23. The autonomous ground-moving robot as claimed in claim 22, wherein said processing unit is further configured to determine whether the target distance is less than a predetermined threshold, and, in response to determining that the target distance is not less than the predetermined threshold, repeat the movement procedure with the target image region obtained in a last execution of the movement procedure serving as the reference image region for deriving the expected image region in current execution of the movement procedure.

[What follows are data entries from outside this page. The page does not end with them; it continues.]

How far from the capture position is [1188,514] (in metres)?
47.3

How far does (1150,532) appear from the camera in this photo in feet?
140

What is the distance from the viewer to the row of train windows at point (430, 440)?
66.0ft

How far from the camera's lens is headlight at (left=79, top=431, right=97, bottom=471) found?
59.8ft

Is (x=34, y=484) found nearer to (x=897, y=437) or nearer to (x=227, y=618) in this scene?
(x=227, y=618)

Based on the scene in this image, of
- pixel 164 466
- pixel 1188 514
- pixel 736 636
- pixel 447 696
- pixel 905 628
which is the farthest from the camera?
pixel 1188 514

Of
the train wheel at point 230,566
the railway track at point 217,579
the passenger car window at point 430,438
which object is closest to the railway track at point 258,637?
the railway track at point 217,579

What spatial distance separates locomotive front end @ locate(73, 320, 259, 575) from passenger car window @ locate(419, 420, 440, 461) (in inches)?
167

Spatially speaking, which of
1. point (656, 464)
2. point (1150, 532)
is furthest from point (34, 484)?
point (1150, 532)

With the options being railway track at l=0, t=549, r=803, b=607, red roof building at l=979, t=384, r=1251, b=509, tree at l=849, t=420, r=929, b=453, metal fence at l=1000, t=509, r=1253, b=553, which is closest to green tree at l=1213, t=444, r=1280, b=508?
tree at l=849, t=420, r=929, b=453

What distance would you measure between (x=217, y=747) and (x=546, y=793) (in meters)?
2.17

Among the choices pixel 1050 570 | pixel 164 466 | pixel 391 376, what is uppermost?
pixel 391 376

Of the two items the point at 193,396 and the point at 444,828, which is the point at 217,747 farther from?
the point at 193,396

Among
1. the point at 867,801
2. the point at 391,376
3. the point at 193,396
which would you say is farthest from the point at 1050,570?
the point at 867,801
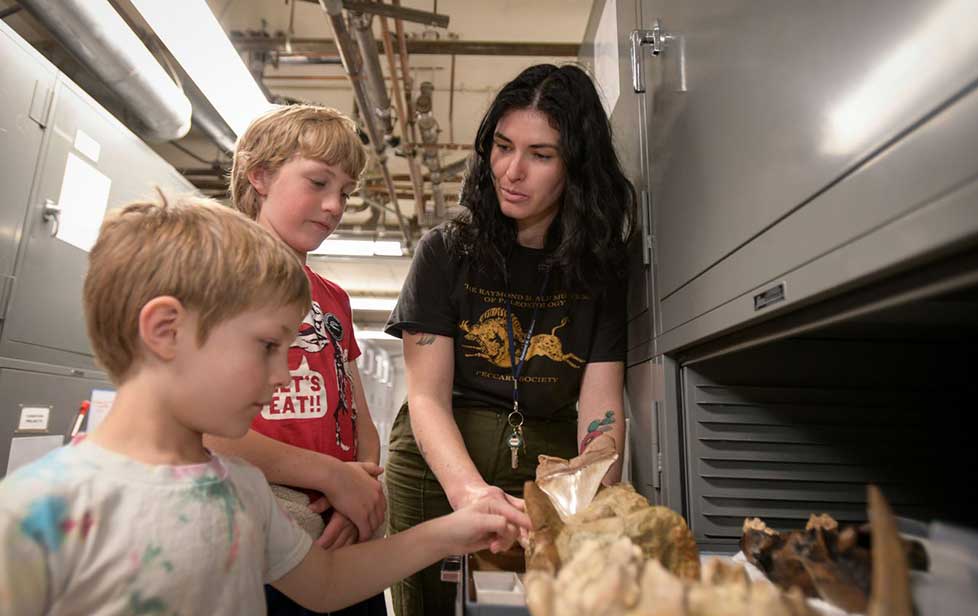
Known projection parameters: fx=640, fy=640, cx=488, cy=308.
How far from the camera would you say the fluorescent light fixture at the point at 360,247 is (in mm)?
4863

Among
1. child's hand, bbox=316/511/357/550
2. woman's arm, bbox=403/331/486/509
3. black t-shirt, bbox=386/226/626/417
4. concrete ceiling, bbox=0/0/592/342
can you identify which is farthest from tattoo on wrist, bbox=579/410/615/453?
concrete ceiling, bbox=0/0/592/342

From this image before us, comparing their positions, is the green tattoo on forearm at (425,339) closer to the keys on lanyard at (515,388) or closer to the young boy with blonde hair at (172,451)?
the keys on lanyard at (515,388)

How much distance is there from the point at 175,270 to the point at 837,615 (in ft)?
2.40

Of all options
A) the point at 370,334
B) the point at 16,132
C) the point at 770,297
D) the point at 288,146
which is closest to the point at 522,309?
the point at 288,146

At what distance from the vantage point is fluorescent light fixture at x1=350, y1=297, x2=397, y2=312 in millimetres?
7066

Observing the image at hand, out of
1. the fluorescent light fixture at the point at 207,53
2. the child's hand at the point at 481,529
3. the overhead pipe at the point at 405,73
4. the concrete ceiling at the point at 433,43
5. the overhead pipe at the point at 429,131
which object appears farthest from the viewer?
the overhead pipe at the point at 429,131

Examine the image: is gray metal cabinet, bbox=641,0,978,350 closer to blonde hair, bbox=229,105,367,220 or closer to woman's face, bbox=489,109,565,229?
woman's face, bbox=489,109,565,229

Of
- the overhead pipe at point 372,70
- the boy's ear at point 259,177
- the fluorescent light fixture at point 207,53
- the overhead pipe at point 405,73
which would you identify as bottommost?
the boy's ear at point 259,177

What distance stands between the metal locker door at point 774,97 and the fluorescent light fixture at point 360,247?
3.91 meters

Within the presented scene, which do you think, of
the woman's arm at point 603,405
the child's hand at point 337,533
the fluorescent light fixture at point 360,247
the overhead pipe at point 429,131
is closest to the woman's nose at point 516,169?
the woman's arm at point 603,405

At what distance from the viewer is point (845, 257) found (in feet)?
1.69

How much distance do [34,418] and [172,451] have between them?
1.95m

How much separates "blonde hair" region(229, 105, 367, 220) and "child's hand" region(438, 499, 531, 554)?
71 cm

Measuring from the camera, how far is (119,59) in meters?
2.43
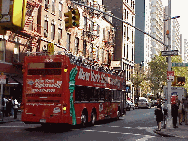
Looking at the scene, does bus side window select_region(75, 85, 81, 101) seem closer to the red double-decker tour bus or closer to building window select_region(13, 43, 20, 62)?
the red double-decker tour bus

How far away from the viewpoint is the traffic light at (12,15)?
804cm

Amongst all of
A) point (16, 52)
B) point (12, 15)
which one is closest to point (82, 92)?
point (12, 15)

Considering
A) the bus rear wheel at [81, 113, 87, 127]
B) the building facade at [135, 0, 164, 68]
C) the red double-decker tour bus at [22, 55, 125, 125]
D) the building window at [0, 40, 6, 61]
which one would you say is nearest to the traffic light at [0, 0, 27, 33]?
the red double-decker tour bus at [22, 55, 125, 125]

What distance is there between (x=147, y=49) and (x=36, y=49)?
276 feet

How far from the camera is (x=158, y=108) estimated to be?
18.6 m

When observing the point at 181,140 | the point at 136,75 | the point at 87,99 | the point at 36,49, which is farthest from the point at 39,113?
the point at 136,75

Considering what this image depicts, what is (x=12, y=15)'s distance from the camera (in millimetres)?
8008

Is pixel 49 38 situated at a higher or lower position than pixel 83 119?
higher

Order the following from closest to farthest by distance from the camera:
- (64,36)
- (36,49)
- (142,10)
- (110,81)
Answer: (110,81) → (36,49) → (64,36) → (142,10)

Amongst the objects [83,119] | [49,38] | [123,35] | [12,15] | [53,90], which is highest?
[123,35]

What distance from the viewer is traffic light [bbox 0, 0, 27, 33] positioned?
8039 millimetres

24. The autonomous ground-moving robot as claimed in claim 21, wherein said processing unit is configured to obtain one of a shape difference and a position difference, and implement said one of the shape difference and the position difference as the region difference;

wherein said processing unit is configured to obtain an expected shape of the expected image region, obtain a current shape of the current image region, and obtain a difference between the expected shape and the current shape as the shape difference; and

wherein said processing unit is configured to derive an expected-image position of the expected image region in the image captured by said camera module at the expected position, obtain a current-image position of the current image region in the current image, and obtain a difference between the expected-image position and the current-image position as the position difference.

25. The autonomous ground-moving robot as claimed in claim 21, wherein said processing unit is further configured to perform feature extraction on the surrounding image to obtain multiple attributes of the target object, and assign a semantic label indicating the attributes of the target object in the semantic 3D map.